# Installing motherboard to case.



## badnecros (Sep 30, 2008)

HI! 

I recently got the Antec Dark Fleet DF-85

I now have a jumble of cords that i do not no what to do with, and can not find a simple answer on the web for the pin layout. all i need is to know where to put the following pins into the motherboard "Acer EG31M V.1.0"

Power SW: 2pin
Reset SW: 2pin
H.D.D LED: 2pin
Power LED+: 1pin
Power LED-: 1pin

pictures are friends as well.

thank you so much for any help you can provide.

Regards


----------



## makinu1der2 (Jan 1, 2008)

Take a look at the diagram below. This should be the correct wiring for your motherboard.


----------



## badnecros (Sep 30, 2008)

makinu1der2 said:


> Take a look at the diagram below. This should be the correct wiring for your motherboard.

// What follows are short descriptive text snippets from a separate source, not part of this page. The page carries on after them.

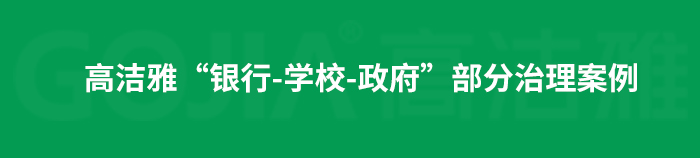 室內(nèi)空氣污染治理包括室內(nèi)甲醛治理，殺菌消毒治理等，高潔雅做消毒優(yōu)化送甲醛檢測(cè)。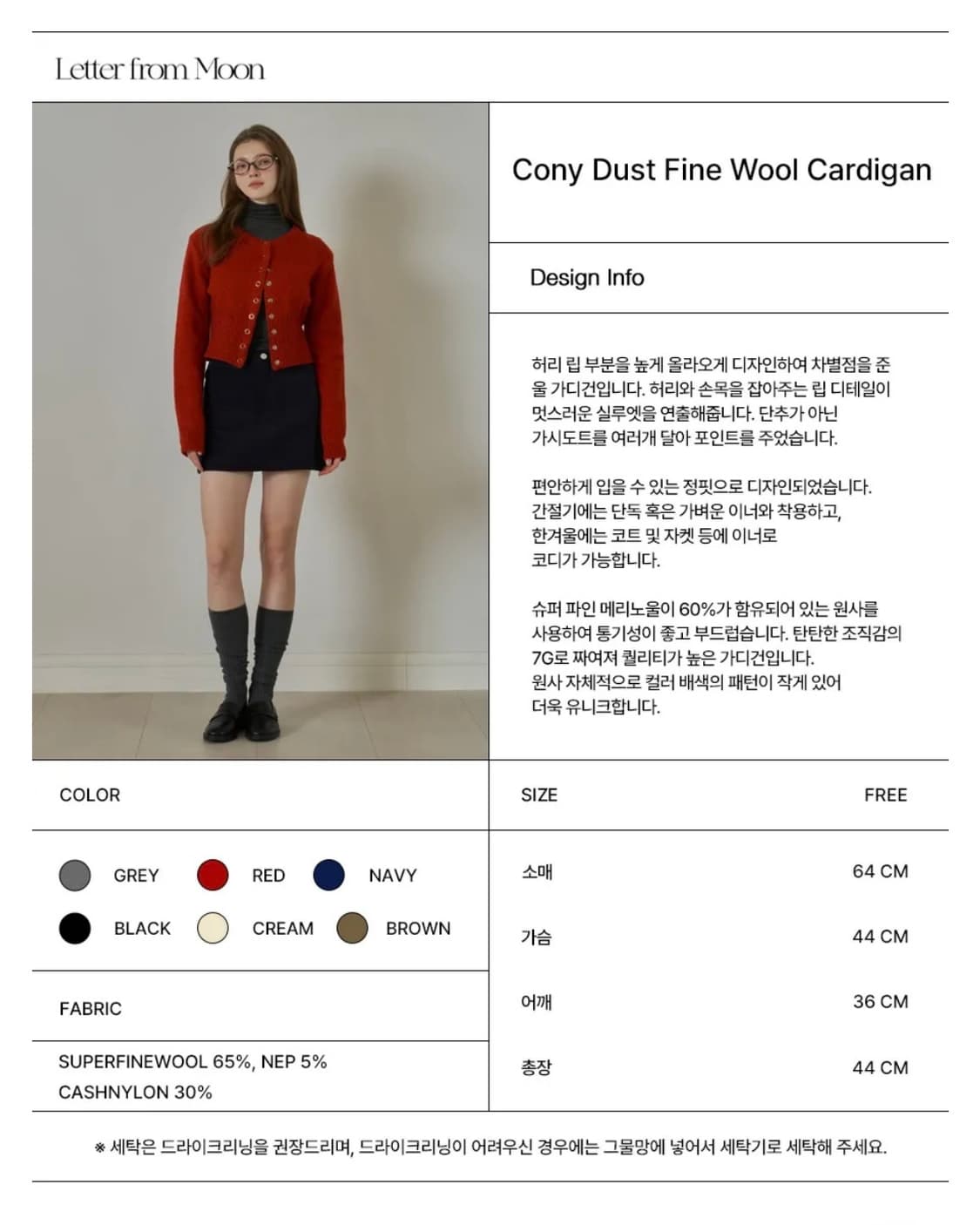 레터프롬문 코니 더스트 파인 울 가디건 그레이 상품이미지5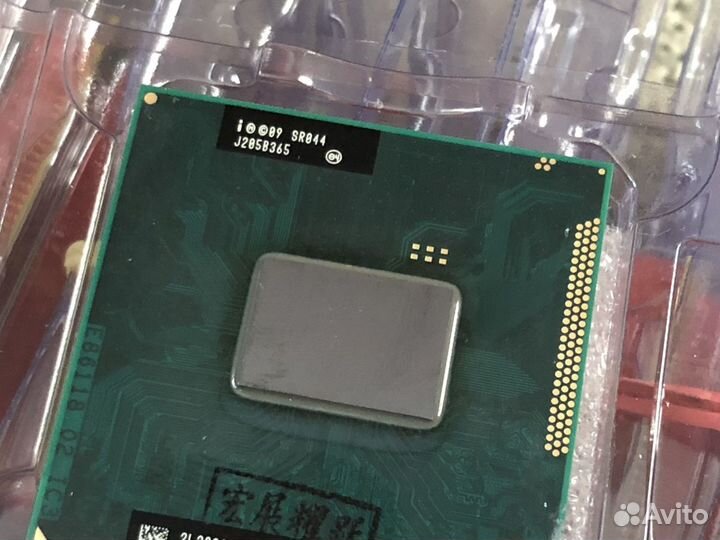 Intel core i5-2540m SR044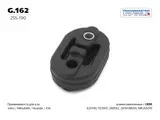������ ��������� ��������� Transmaster G162 G162 ����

As nice as this diagram is, those plugs are:
A) all on seperate leads
and B) not labled the same as the dagram.

could you tell me where he leads i quoted above correspond in that diagram?

Also, it would help to know the name of the slot that is. (what is said on the motherboard beside it)

Thank youray:


----------



## Dblanchard1278 (Jun 18, 2009)

Anything not labled as a ground is a lead wire or positive, the front pannel wires can be tricky to get working. If you mess up it wont hurt any thing, just unplug the wires and reverse them. Start with the power switch first then move on.


----------



## badnecros (Sep 30, 2008)

Okay, but where on the motherboard should they go? This is the question I needed to know from the beginning. 

Thank


----------



## badnecros (Sep 30, 2008)

Let me rephrase. The port I am plugging the leads from the front panel into, what should it be labeled on the board? 

Also, the leads are labeled in the initial post, which sub-port of the diagram should I insert which set of leads into?


----------